Governing the Ungovernable: Building an EU AI Act Article 9 Compliance Framework for Agentic AI That Actually Works in Production
Static compliance frameworks were built for fixed pipelines. Agentic AI has runtime-determined risk profiles, non-deterministic tool chains, and emergent blast radii. Here is the six-layer architecture, full implementation code, and CI/CD gate that closes the gap before the August 2026 enforcement deadline.

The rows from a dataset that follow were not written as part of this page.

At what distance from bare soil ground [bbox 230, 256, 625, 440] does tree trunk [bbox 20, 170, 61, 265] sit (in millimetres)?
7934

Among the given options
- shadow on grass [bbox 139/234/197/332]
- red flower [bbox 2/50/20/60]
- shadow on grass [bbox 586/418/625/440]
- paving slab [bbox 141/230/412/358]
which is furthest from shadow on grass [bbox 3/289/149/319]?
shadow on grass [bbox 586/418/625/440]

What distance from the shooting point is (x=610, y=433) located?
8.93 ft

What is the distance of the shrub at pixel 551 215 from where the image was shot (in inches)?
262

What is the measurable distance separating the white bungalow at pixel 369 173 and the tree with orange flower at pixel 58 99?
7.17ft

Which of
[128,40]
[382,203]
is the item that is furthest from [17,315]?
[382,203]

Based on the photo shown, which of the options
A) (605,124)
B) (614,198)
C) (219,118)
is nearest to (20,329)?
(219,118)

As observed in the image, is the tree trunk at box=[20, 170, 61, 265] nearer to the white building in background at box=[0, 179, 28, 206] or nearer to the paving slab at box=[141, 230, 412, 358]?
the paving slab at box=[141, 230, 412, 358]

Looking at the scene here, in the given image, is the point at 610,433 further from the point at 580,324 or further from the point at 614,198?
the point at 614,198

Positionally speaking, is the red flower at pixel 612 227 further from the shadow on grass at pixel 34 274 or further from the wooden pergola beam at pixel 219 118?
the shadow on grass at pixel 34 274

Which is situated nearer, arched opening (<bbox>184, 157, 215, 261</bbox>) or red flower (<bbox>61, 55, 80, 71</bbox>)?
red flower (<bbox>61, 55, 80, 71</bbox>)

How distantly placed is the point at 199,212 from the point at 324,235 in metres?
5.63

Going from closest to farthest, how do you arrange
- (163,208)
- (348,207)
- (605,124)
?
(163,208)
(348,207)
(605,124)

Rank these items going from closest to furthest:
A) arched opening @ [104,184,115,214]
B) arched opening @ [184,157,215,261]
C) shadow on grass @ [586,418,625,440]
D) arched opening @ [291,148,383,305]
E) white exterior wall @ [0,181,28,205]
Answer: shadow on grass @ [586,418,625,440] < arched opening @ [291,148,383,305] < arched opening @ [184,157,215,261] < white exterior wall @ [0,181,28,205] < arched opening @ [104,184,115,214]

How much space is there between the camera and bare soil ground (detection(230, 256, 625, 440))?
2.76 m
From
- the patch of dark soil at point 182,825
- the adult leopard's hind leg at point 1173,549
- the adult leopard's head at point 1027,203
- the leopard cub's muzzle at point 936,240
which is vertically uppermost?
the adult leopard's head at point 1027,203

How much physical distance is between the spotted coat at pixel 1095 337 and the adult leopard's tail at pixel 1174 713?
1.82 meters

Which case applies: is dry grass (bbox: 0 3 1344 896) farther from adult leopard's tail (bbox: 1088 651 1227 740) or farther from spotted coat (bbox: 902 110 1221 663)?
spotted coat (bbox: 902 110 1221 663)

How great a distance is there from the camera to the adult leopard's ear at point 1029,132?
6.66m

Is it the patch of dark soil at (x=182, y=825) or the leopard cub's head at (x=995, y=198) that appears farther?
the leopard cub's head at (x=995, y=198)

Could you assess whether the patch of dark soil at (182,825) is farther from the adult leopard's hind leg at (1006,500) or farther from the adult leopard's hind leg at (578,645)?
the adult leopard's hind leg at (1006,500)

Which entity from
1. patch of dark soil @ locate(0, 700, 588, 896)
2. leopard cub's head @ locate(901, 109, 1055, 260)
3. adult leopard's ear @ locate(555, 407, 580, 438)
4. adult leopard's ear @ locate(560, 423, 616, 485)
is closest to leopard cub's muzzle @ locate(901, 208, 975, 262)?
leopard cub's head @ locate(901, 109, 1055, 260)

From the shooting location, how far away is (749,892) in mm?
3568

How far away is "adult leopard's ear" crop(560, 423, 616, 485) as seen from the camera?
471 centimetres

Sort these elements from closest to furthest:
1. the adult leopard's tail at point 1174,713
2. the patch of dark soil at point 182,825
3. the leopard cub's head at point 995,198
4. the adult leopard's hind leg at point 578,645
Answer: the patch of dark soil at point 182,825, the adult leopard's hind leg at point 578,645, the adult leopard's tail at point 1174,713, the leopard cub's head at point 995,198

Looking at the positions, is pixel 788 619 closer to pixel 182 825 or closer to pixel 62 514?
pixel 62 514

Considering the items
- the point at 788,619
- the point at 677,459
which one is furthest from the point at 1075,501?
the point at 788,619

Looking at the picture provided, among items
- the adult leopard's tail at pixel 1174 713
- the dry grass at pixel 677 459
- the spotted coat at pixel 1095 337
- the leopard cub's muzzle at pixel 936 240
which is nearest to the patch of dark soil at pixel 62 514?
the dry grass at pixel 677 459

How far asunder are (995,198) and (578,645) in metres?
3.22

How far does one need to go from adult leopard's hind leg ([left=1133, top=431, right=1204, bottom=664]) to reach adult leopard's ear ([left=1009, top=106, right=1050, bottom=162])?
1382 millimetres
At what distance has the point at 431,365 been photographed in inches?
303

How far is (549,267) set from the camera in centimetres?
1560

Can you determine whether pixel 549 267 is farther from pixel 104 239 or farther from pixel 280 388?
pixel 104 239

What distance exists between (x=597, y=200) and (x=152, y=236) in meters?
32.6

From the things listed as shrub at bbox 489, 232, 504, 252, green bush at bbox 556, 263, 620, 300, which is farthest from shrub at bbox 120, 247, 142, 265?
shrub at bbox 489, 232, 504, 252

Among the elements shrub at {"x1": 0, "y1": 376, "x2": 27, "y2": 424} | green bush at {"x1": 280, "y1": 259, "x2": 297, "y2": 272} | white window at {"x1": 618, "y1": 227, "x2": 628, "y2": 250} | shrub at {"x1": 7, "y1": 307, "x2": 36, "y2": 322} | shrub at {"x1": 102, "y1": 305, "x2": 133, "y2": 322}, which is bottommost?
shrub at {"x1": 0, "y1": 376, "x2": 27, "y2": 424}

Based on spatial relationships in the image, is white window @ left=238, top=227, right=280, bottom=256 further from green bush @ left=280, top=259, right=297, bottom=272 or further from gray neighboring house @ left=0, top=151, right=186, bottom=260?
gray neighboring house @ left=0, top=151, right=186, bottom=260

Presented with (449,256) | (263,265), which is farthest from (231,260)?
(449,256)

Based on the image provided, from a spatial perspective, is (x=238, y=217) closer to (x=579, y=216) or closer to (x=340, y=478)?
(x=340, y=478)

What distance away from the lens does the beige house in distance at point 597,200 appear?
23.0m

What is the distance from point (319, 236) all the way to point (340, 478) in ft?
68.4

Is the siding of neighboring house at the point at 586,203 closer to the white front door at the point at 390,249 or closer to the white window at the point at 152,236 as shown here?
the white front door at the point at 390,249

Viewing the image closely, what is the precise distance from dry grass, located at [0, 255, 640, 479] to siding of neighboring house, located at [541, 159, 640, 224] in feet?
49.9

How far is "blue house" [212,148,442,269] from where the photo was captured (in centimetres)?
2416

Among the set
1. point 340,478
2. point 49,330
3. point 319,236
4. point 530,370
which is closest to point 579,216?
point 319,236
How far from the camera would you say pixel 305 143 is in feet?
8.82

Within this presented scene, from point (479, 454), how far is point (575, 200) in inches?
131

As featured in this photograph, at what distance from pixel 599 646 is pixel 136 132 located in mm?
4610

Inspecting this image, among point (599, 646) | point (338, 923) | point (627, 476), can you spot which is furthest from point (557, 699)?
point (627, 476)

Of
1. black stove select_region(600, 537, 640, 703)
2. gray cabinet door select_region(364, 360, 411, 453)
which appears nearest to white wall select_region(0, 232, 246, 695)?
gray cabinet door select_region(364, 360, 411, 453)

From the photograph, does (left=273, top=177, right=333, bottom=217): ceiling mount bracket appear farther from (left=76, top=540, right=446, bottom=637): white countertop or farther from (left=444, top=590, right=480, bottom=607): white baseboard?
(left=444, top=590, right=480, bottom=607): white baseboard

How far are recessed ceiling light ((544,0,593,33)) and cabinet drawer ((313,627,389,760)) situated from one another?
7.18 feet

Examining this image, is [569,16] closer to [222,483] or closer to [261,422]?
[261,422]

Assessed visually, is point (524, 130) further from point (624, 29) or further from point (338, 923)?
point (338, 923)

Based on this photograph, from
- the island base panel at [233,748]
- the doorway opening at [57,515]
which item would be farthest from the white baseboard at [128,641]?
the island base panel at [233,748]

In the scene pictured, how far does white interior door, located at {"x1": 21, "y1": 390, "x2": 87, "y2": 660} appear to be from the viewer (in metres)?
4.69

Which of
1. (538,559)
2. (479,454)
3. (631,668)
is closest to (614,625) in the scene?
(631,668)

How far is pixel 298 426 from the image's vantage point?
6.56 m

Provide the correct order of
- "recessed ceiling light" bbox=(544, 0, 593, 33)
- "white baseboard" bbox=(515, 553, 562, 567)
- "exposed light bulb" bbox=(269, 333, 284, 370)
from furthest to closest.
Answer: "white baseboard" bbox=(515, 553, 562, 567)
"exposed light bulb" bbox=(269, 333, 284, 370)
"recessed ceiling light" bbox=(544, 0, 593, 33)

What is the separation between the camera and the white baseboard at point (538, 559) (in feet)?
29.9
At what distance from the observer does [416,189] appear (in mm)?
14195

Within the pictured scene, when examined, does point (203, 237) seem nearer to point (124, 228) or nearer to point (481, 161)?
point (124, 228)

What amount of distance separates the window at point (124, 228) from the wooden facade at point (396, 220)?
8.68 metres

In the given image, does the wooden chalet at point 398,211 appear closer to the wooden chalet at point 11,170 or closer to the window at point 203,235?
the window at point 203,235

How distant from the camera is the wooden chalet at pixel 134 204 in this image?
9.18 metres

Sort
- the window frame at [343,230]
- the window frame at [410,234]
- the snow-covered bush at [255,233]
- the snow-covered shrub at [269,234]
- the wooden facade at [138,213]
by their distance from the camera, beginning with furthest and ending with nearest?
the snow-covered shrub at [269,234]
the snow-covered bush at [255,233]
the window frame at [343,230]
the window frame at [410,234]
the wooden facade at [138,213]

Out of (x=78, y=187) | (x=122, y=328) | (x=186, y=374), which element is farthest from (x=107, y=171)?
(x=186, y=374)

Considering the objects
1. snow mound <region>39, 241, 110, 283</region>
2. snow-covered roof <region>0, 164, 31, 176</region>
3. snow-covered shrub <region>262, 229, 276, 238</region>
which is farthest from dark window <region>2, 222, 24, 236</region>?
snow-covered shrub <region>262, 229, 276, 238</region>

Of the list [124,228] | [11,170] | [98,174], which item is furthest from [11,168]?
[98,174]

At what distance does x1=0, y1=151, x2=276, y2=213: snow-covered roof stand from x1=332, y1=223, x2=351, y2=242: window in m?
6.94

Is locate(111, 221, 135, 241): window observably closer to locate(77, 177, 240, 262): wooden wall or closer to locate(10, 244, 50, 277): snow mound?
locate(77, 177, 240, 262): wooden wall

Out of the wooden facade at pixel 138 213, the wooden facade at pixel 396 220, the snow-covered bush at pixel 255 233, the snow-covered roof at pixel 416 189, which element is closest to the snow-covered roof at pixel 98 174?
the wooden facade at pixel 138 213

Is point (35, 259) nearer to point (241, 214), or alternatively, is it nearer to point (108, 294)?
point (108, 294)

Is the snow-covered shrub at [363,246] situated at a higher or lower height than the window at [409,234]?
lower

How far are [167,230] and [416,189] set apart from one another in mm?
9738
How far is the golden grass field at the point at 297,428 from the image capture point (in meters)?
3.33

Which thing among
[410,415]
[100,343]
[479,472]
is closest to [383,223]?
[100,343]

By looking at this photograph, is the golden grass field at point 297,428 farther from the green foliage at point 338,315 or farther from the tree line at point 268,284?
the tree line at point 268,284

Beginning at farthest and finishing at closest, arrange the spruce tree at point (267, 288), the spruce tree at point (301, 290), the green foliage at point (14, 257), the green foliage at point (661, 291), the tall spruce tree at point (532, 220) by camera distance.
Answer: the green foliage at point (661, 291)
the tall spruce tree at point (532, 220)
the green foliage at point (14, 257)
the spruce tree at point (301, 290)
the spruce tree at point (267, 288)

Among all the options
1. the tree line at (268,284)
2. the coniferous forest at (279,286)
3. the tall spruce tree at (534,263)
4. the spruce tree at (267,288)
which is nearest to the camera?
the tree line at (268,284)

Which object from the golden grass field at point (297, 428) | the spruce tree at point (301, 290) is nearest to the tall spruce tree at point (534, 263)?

The EU AI Act's risk management requirements for high-risk AI systems are now on the clock. August 2, 2026 is the hard deadline for Annex III systems. But nobody has published a practical technical implementation guide for agentic systems inside DevSecOps pipelines. This article changes that.
All code referenced in this article lives in the companion repository: github.com/SubhanshuMG/agentic-ai-eu-compliance
The Problem Nobody Is Talking About
Every compliance guide published so far assumes one thing: your AI system is a fixed pipeline. Data goes in, prediction comes out, risk assessment is done once before deployment. Done.
Agentic AI systems shatter that assumption completely.
When a LangGraph-orchestrated agent decides at runtime to call a financial API, write to a production database, spawn a sub-agent, and escalate privileges to complete a task, you have a system whose risk profile is not determined at design time. It is determined at runtime, at every step, across every tool invocation, in every context.
The EU AI Act was not written with this in mind. Article 9 mandates a "continuous iterative process planned and run throughout the entire lifecycle." Most organizations interpret that as: run an assessment before deployment, update it annually, done.
That interpretation will get you fined.
This article gives you the exact legal requirements, a real-world failure case that illustrates the governance gap, and a six-layer compliance architecture you can implement today.
What Article 9 Actually Requires (Read the Text)
Article 9 of Regulation (EU) 2024/1689 has ten paragraphs. Most compliance summaries skip the details. Here are the obligations that directly affect engineering teams:
Paragraph 1 requires the risk management system to be "established, implemented, documented and maintained." All four verbs matter. You cannot just document it and file it.
Paragraph 2 defines this as a continuous iterative process comprising four mandatory steps:
Identification and analysis of known and reasonably foreseeable risks to health, safety, and fundamental rights
Estimation and evaluation of risks that can arise during use under intended purpose and reasonably foreseeable misuse
Evaluation of risks arising from post-market monitoring data (Article 72)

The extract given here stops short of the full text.